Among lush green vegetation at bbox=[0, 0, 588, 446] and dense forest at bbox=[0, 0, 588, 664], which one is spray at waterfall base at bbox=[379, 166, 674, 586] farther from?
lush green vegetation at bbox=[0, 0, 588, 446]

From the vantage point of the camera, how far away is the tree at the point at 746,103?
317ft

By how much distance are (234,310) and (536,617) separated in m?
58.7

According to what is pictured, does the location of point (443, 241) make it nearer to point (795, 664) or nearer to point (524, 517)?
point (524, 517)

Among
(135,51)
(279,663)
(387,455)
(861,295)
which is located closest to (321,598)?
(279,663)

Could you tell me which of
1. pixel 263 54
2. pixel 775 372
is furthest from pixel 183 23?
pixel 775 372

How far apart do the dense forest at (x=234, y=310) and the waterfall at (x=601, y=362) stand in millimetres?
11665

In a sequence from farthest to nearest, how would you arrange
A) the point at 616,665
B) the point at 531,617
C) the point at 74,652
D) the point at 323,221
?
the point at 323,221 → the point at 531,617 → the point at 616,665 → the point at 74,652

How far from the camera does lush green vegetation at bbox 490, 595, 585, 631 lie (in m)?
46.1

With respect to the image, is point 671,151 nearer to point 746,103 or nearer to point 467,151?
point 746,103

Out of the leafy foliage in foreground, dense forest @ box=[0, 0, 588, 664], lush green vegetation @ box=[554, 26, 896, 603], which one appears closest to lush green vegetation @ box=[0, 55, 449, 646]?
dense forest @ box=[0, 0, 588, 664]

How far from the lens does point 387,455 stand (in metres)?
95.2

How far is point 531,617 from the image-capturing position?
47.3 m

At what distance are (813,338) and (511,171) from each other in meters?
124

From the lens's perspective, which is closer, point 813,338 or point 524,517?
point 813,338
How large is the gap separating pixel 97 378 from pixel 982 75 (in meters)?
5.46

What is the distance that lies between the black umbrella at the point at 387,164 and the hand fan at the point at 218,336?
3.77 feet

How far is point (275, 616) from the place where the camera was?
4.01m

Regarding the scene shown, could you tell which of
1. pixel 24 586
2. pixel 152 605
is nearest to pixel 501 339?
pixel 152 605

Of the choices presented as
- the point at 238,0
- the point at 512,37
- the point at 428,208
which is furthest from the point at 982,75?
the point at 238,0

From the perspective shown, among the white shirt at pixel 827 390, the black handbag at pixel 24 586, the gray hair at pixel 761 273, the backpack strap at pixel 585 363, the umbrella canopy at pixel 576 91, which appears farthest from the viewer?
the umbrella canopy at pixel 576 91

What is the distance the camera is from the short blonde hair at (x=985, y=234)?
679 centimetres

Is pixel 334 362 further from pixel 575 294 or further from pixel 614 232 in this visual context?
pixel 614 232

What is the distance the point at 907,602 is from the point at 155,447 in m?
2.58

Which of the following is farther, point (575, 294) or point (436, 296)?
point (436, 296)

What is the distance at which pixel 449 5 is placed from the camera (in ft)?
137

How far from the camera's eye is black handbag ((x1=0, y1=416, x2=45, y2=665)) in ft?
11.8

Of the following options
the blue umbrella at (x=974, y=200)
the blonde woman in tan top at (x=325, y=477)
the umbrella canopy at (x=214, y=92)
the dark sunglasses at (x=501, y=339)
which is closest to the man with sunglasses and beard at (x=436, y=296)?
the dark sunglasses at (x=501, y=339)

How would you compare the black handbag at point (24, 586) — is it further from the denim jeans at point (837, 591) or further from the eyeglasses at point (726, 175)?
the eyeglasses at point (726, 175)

» **What to do**
Recast everything from the line containing "How would you compare" through the end of the material, inclusive, as a numbered list, leaving out any blank lines.

» **Solved exercise**
1. How would you compare the black handbag at point (24, 586) — is it further from the denim jeans at point (837, 591) or further from the eyeglasses at point (726, 175)?
2. the eyeglasses at point (726, 175)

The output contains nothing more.